The four active bishops in Europe have urged The United Methodist Church’s finance agency to reconsider planned cuts to their office support early next year.

The bishops also warned that the reductions could lead them to reassess their areas’ apportionments — requested giving from annual conferences and local churches.

“If you maintain the cuts, we will need to revisit what we submitted to you in June as expenses and apportionment income for 2020,” the bishops said in a letter to the General Council on Finance and Administration. The letter’s signers were Bishops Christian Alsted of the Nordic-Baltic Area, Eduard Khegay of Eurasia, Harald Rückert of Germany and Patrick Streiff of Central and Southern Europe.

Nevertheless, the agency’s board at its Nov. 14-15 meeting pressed ahead with an earlier decision to reduce office grants for all 66 active bishops by 50% during the first quarter of 2020.

The GCFA board members also responded with their own letter to the European bishops explaining the reasons for the cut and suggesting how the bishops might make up the shortfall.

“Any further funding necessary may be provided by the annual conferences in the episcopal area,” the board’s letter said. “This is a common practice in many of the (U.S.) jurisdictional episcopal areas.”

At heart, the dispute between the bishops and board is about how best to handle the denomination’s increasing financial strains.

Since this summer, the finance agency has been grappling with the problem that if current trends persist, the Episcopal Fund that supports the denomination’s bishops will run out of money by the end of 2024.

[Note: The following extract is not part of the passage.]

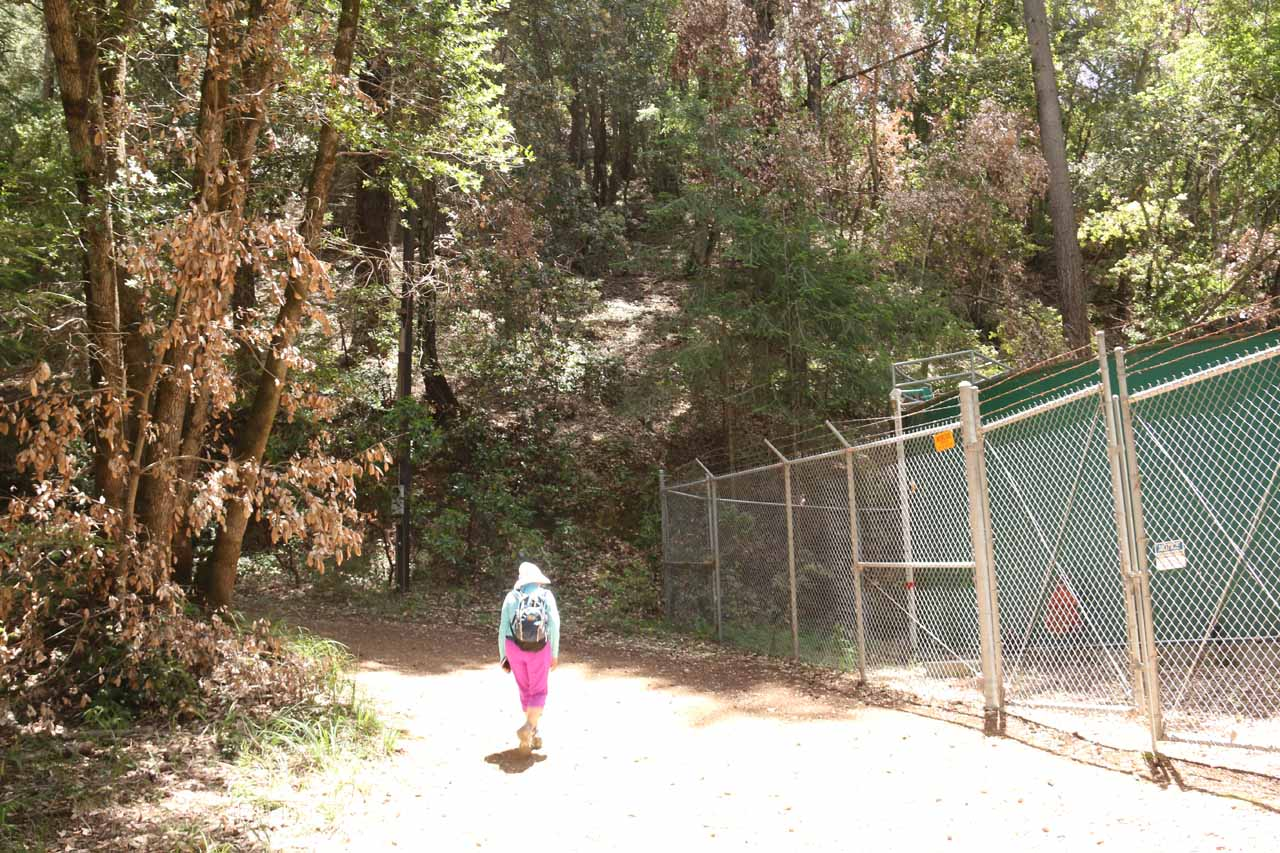 The fencing at this curve in the Alec Canyon Trail appeared to be protecting some kind of small power station probably harnessing the power of Swanson Creek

The Episcopal Fund has long faced financial stress and has been drawing on reserves in 2019.

Exacerbating the problem is a drop in apportionments since February’s special General Conference, which by a vote of 438-384 strengthened restrictions related to LGBTQ individuals.

Faced with rapidly depleting funds, the GCFA board made three decisions in July to mitigate the situation. The board voted to keep bishops’ salaries flat in 2020, to reduce their 2020 housing grants to the 2016 level and to reduce their office grants by 50 percent for the first quarter of 2020.

Bishops’ salaries vary by region, with U.S. bishops at the high end. In 2019, U.S. bishops each make $162,345. In Africa and the Philippines, the bishops each have a salary of $79,788. The European bishops’ salaries range from $61,824 in Germany to $127,491 in Central and Southern Europe, where the bishop’s office is based in Switzerland.

But it was the office expense cutback — not the hold on salaries — that alarmed European bishops. The office grants largely pay for the salaries and benefits of support staff as well as other office expenses.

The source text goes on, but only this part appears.